Fatigue and Tiredness
RA often brings about persistent fatigue and tiredness, impacting daily activities. This fatigue is not solely due to physical symptoms but is also influenced by the overall toll RA takes on the body.
Generalized weakness is a common symptom of RA, affecting the overall strength and endurance of individuals. This can further contribute to the challenges posed by the condition in daily life.
How is Rheumatoid Arthritis diagnosed?
RA is diagnosed by reviewing symptoms, conducting a physical examination, and doing X-rays and lab tests. It’s best to diagnose RA early, within 6 months of the onset of symptoms, so that people with the disease can begin treatment to slow or stop disease progression (for example, damage to joints). Diagnosis and effective treatments, particularly treatment to suppress or control inflammation, can help reduce the damaging effects of RA.

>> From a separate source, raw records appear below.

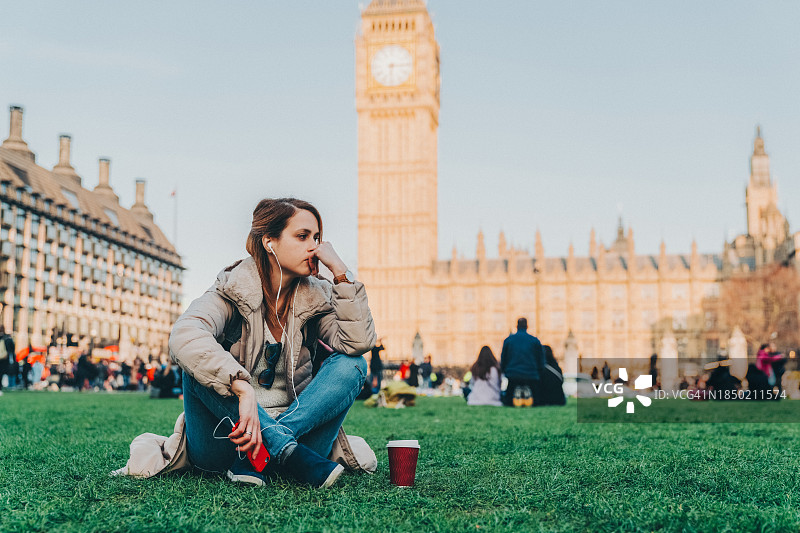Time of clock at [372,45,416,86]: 6:14
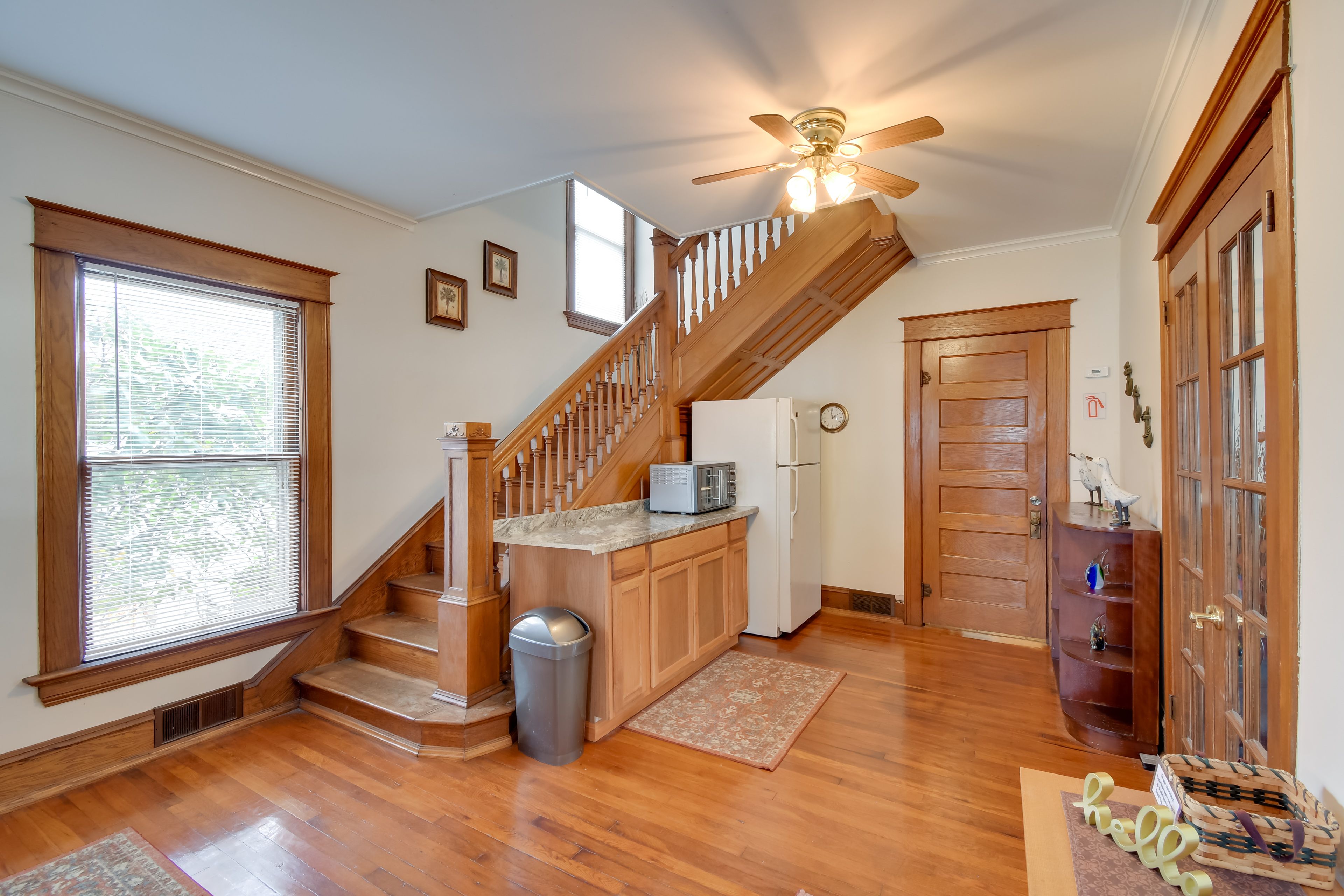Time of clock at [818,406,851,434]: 1:58
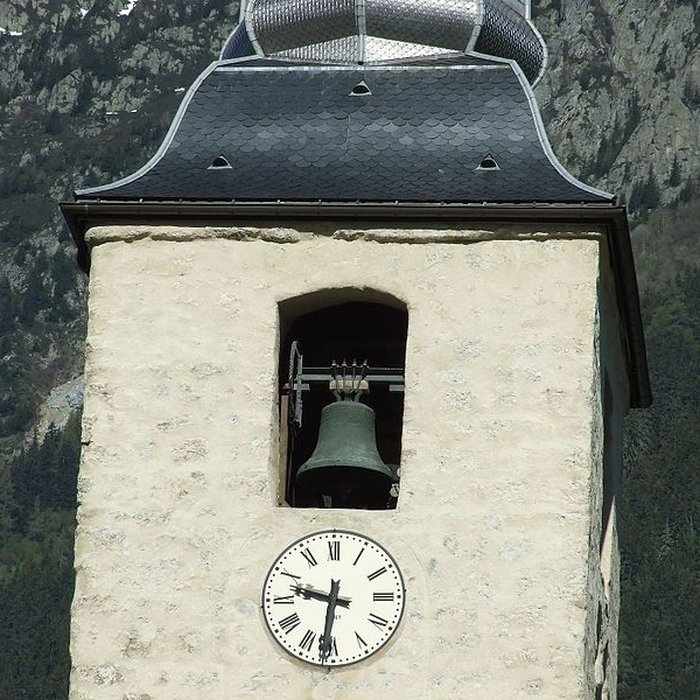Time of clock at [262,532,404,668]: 9:31
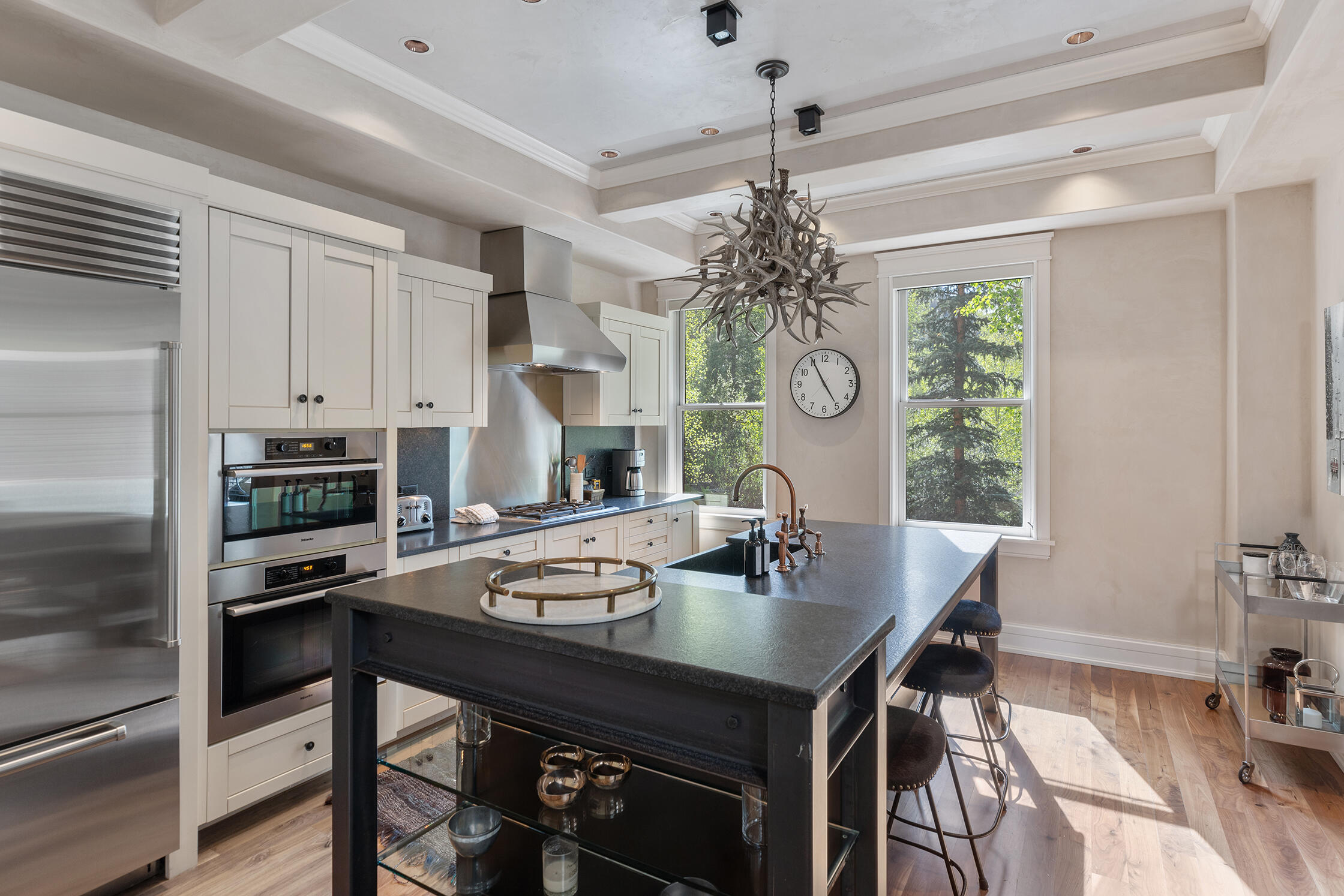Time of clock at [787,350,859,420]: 4:55
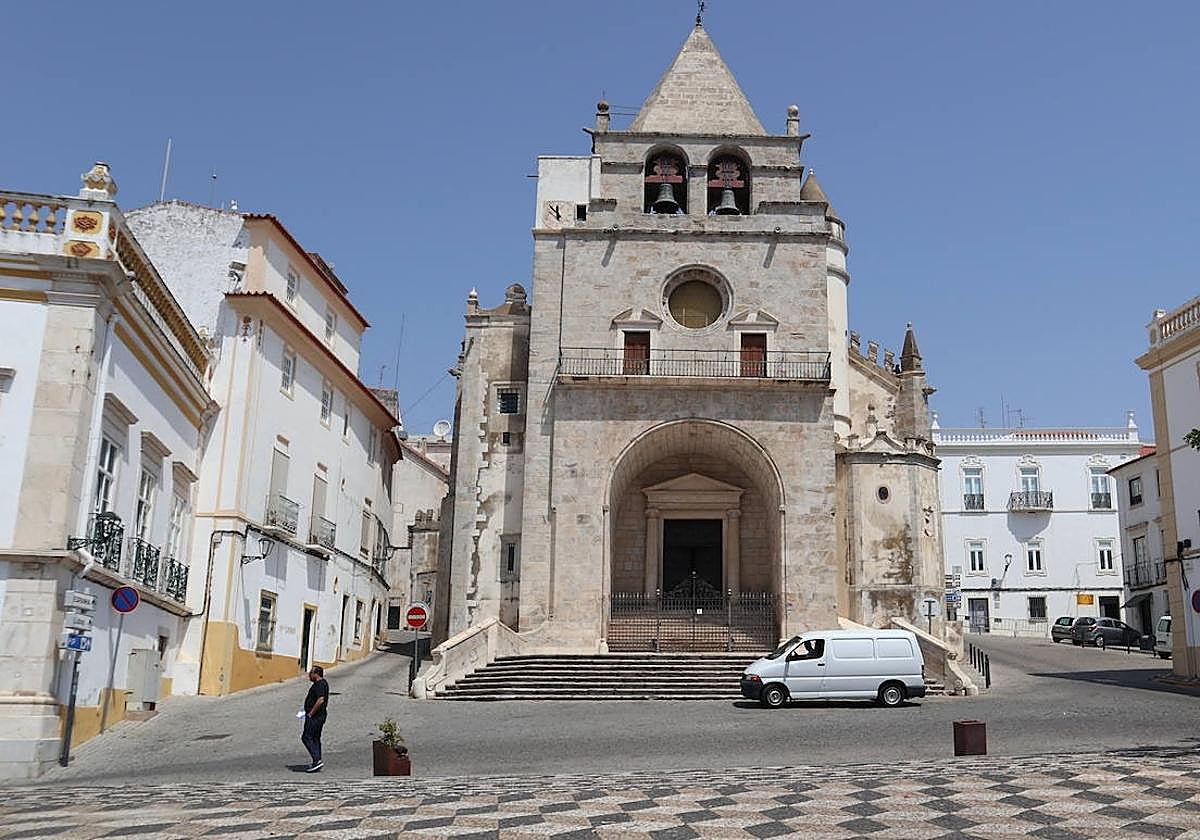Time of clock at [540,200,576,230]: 11:52
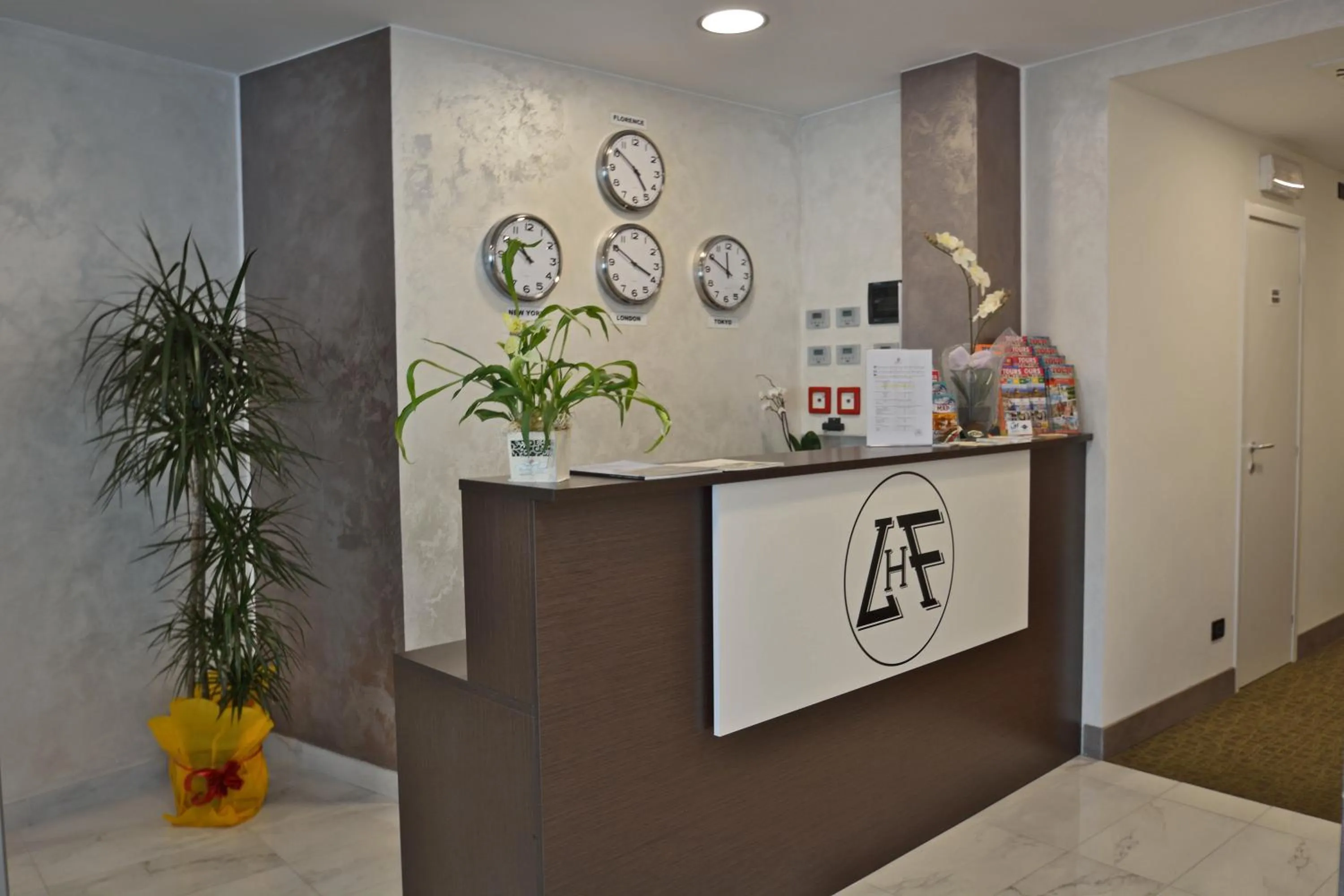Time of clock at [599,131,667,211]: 4:51
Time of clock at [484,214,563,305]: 10:07
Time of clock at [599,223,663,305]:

Treatment for Rheumatoid Arthritis
There is no particular cure available for Rheumatoid Arthritis. It is not curable. Early Diagnosis and its management can reduce symptoms, slow down the disease and prevent disability. Management of rheumatoid arthritis often involves different health workers, who contribute to a rehabilitative strategy made to a person’s needs and preferences.
Therapeutic approaches help to improve and maintain joint mobility and muscle strength, to reduce and cope with pain, and to increase exercise capacity and the ability to perform daily activities.
Following is the list of a few medicines which are usually prescribed by a doctor and are advised by WHO to reduce inflammation, pain and swelling:
- non-steroidal anti-inflammatory drugs (NSAIDs)
- disease-modifying antirheumatic drugs (DMARDs)
- biological agents.
How can we manage Rheumatoid Arthritis?
Experts recommend that ideally, adults be moderately physically active for 150 minutes per week, like walking, swimming, or biking 30 minutes a day for five days a week. You can break these 30 minutes into three separate ten-minute sessions during the day. Regular physical activity can also reduce the risk of developing other chronic diseases such as heart disease, diabetes, and depression.
Physical Activity Programs
Participation in physical activity programs can help reduce pain and disability related to RA and improve mood and the ability to move. Classes take place at local, parks, and community centers. These classes can help people with RA feel better.S
Participants with arthritis and gain confidence in learning how to control their symptoms, how to live well with arthritis, and how arthritis affects their lives. Learn more about the proven self-management education programs that the CDC recommends.
Stop Smoking & Maintain a Healthy Weight
Cigarette smoking makes the disease worse and can cause other medical problems. Smoking can also make it more difficult to stay physically active, which is an important part of managing RA. Obesity can cause numerous problems for people with RA and so it’s important to maintain a healthy weight.